[Records provided]

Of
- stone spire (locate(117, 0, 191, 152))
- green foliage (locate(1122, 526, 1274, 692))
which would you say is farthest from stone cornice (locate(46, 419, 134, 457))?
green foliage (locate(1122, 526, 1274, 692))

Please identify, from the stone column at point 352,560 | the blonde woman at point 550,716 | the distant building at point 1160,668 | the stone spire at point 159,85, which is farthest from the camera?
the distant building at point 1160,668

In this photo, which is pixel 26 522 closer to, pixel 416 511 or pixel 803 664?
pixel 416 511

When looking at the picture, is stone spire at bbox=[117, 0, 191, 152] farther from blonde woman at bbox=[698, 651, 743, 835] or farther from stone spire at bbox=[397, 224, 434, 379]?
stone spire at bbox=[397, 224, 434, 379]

[Exercise prompt] Transcribe every row above word for word, keeping each line, number, and bracket unchanged.

[Result]
Of
- stone spire (locate(117, 0, 191, 152))
- green foliage (locate(1122, 526, 1274, 692))
which would you say is farthest from stone cornice (locate(46, 419, 134, 457))?
green foliage (locate(1122, 526, 1274, 692))

Please identify, from the stone column at point 352,560 | the blonde woman at point 550,716 | the distant building at point 1160,668 | the stone spire at point 159,85, which is farthest from the camera?
the distant building at point 1160,668

In this photo, which is pixel 26 522 closer to, pixel 416 511 or pixel 803 664?
pixel 416 511

When looking at the picture, is stone spire at bbox=[117, 0, 191, 152] farther from blonde woman at bbox=[698, 651, 743, 835] or farther from stone spire at bbox=[397, 224, 434, 379]?
stone spire at bbox=[397, 224, 434, 379]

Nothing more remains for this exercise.